- Work to complete: Quote the passage below on women in the construction workforce word for word, starting with "Despite a labor" and going on through "workforce in 2018.".

━━━ Document excerpt

Despite a labor shortage, where tremendous career opportunities exist, women still only make up less than ten (9.9) percent of the construction workforce. In fact, women working in construction numbered 1.5% of the entire U.S. workforce in 2018.
Allison Frye, immediate past president of National Association of Women in Construction (NAWIC), says most women have never been exposed to it.
“One of the biggest challenges we have is recruiting younger women,” says Frye, a civil engineer with SME, “and having them understand there is a place here and a great opportunity for you to have a very successful career.”
But why is it so critical for women to be represented in this historically male-dominated industry? Frye believes the need for more women is great because research shows diversity of thought produces innovation and progress.
“Anywhere there hasn’t been equity, we need to dig in and understand what’s happening,” says Margaret Mitchell, president and CEO of YWCA of Greater Cleveland.

━━━━━━
━━━ Dataset excerpts

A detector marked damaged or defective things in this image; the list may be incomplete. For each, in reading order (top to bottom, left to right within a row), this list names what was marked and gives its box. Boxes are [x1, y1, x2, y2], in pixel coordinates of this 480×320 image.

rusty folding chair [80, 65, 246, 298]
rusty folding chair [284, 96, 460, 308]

━━━━━━
━━━ Dataset excerpts

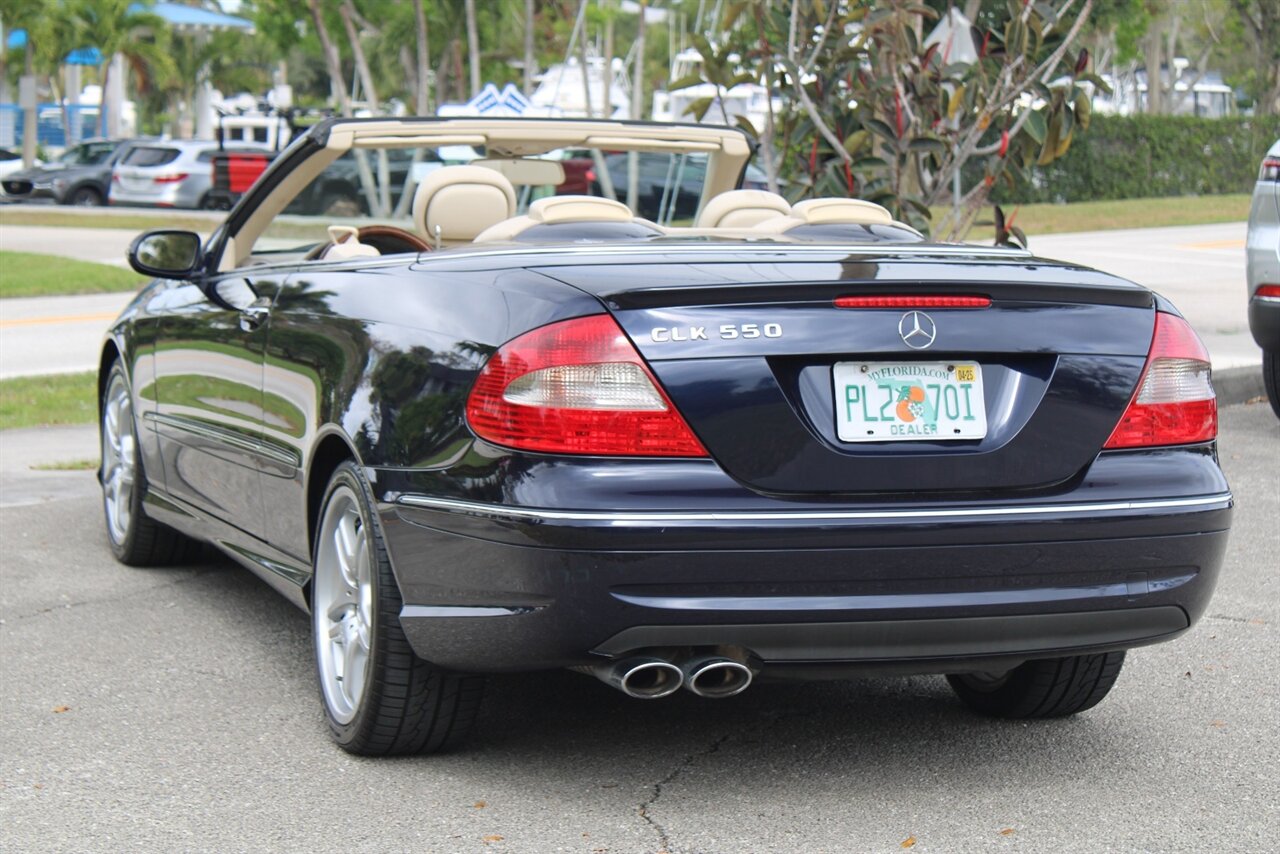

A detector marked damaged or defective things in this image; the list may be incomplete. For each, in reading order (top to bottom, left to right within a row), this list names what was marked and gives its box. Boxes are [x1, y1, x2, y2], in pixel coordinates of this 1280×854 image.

━━━━━━

- Exercise solution:
Despite a labor shortage, where tremendous career opportunities exist, women still only make up less than ten (9.9) percent of the construction workforce. In fact, women working in construction numbered 1.5% of the entire U.S. workforce in 2018.